*CONSIGNE*. Reportez mot pour mot le passage de l'extrait qui s'ouvre sur les mots contenant « Elles se brossent » et se termine par « remplit leur vie. ».

:: EXTRAIT

Nous roulons, elles jouent.
Nous nous arrêtons, elles jouent.
Nous nous promenons, elles jouent.
Elles travaillent, elles jouent.
Elles se brossent les dents, elles jouent.
Elles vivent, elles jouent !… ou elles dessinent.
Tous ceux qui les connaissent ont pu remarquer la complicité qu’il y a entre elles et la continuité qu’il y a dans leurs jeux. Leurs histoires se poursuivent, se ramifient, s’étoffent au fil de ce qui remplit leur vie.
Lors d’un voyage au Maroc il y a deux ans, un palmier était devenu un village où chaque personnage (des coquillages en l’occurrence) avait sa maison dans une écaille. En Corse, leurs protagonistes (des fourmis cette fois-ci) vivaient dans un village de « fourmilières » construites en épines de pin et décorées par leurs soins avec des fleurs. Dans les bois derrière notre maison en France, le village était imaginé à partir des racines d’un grand épicéa déraciné. Dans leur salle de jeux, elles utilisaient les Kapla ; chez mes parents on peut trouver des figurines ou autres objets attachés dans chaque arbre ; chez mes beaux-parents elles utilisent les pierres apparentes du mur…
Souvenirs du Maroc (oct 2014)
Pendant les trois premières semaines du voyage, elles n’ont pas sorti les figurines : « on joue avec nous-mêmes » dit Eléa. Elles incarnent alors des chevaux, des lions, ou encore des fées, vivant des histoires de tous les jours… mais édulcorées à leur façon !
Puis sont arrivés deux magnifiques chevaux aperçus dans une vitrine au Portugal… Dès lors, tout le panier de figurines a été de sortie. Elles ne les ont jamais rangées une semaine durant ! Quelle imagination : un pupitre de fée s’est vu attribuer le rôle de palefrenier prénommé Jean-Louis, le cheval ayant les pattes les plus larges était Lulu le cheval de trait, un bout de ficelle et une branche sèche deviennent une charrette, dans un rocher elles voient un abreuvoir et des couchettes pour tout ce petit monde.

::::
:: DONNÉES EXTRAITES

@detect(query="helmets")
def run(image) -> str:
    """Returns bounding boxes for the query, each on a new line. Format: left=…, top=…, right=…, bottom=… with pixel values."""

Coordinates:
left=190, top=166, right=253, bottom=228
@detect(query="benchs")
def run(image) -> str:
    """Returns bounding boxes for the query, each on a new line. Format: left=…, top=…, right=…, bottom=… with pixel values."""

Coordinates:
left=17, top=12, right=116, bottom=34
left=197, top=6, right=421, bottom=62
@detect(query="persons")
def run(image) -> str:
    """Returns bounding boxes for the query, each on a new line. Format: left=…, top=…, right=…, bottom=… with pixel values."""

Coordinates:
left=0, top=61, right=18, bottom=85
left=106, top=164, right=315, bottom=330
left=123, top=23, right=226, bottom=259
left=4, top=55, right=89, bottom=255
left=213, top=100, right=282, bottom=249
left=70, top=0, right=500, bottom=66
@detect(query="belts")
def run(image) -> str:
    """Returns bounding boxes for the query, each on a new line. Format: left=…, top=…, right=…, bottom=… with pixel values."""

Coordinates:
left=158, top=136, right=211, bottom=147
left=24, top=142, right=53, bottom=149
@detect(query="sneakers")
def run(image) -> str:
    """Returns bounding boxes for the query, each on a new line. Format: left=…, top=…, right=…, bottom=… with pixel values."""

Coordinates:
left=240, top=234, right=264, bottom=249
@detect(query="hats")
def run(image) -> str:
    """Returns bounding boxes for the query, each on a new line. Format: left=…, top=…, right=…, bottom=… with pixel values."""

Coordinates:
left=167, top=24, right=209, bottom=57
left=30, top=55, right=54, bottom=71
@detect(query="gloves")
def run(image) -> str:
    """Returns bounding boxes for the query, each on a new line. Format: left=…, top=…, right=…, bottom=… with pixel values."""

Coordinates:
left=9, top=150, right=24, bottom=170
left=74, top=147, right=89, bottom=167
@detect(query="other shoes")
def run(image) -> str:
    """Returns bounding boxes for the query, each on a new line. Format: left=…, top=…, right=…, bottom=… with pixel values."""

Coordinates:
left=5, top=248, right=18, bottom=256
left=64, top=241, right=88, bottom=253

::::

*RÉSULTAT ATTENDU*.
Elles se brossent les dents, elles jouent.
Elles vivent, elles jouent !… ou elles dessinent.
Tous ceux qui les connaissent ont pu remarquer la complicité qu’il y a entre elles et la continuité qu’il y a dans leurs jeux. Leurs histoires se poursuivent, se ramifient, s’étoffent au fil de ce qui remplit leur vie.